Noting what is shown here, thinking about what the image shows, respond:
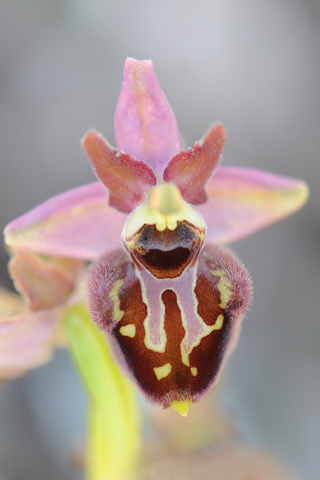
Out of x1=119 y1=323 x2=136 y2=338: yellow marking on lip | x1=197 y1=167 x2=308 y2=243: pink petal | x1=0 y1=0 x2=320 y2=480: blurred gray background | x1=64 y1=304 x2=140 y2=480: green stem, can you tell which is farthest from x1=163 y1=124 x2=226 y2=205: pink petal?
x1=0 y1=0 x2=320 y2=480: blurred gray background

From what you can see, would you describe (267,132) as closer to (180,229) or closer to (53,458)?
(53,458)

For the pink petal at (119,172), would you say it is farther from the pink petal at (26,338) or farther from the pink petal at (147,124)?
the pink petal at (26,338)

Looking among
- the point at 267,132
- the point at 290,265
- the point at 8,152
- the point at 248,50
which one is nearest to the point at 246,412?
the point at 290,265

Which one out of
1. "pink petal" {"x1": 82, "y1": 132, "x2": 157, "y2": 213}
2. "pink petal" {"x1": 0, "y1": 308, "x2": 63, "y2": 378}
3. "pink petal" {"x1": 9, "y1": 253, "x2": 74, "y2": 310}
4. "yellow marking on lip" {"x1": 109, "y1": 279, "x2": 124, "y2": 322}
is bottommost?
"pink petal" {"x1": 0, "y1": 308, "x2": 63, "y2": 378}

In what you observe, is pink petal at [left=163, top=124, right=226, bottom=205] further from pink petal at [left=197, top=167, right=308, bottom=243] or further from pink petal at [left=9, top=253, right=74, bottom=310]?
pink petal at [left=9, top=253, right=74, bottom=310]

Job
Reproduce every one of the records above word for word, omitting the picture.

Exercise output
Noting what is shown here, thinking about what the image shows, respond:
Out of x1=119 y1=323 x2=136 y2=338: yellow marking on lip | x1=197 y1=167 x2=308 y2=243: pink petal | x1=0 y1=0 x2=320 y2=480: blurred gray background | x1=64 y1=304 x2=140 y2=480: green stem, can you tell which is farthest from x1=163 y1=124 x2=226 y2=205: pink petal?
x1=0 y1=0 x2=320 y2=480: blurred gray background

From what you can see, would you describe (267,132) as closer to (180,229) or closer to (53,458)?
(53,458)

For the pink petal at (119,172), would you say it is farther from the pink petal at (26,338) or farther from the pink petal at (147,124)?
the pink petal at (26,338)

Looking among
- the point at 267,132
- the point at 290,265
- the point at 8,152
- the point at 248,50
which one is nearest to the point at 246,412?
the point at 290,265

Which one out of
1. "pink petal" {"x1": 82, "y1": 132, "x2": 157, "y2": 213}
2. "pink petal" {"x1": 0, "y1": 308, "x2": 63, "y2": 378}
3. "pink petal" {"x1": 9, "y1": 253, "x2": 74, "y2": 310}
4. "yellow marking on lip" {"x1": 109, "y1": 279, "x2": 124, "y2": 322}
is bottommost?
"pink petal" {"x1": 0, "y1": 308, "x2": 63, "y2": 378}

In what you observe, is pink petal at [left=163, top=124, right=226, bottom=205] further from pink petal at [left=197, top=167, right=308, bottom=243] or further from pink petal at [left=9, top=253, right=74, bottom=310]?
pink petal at [left=9, top=253, right=74, bottom=310]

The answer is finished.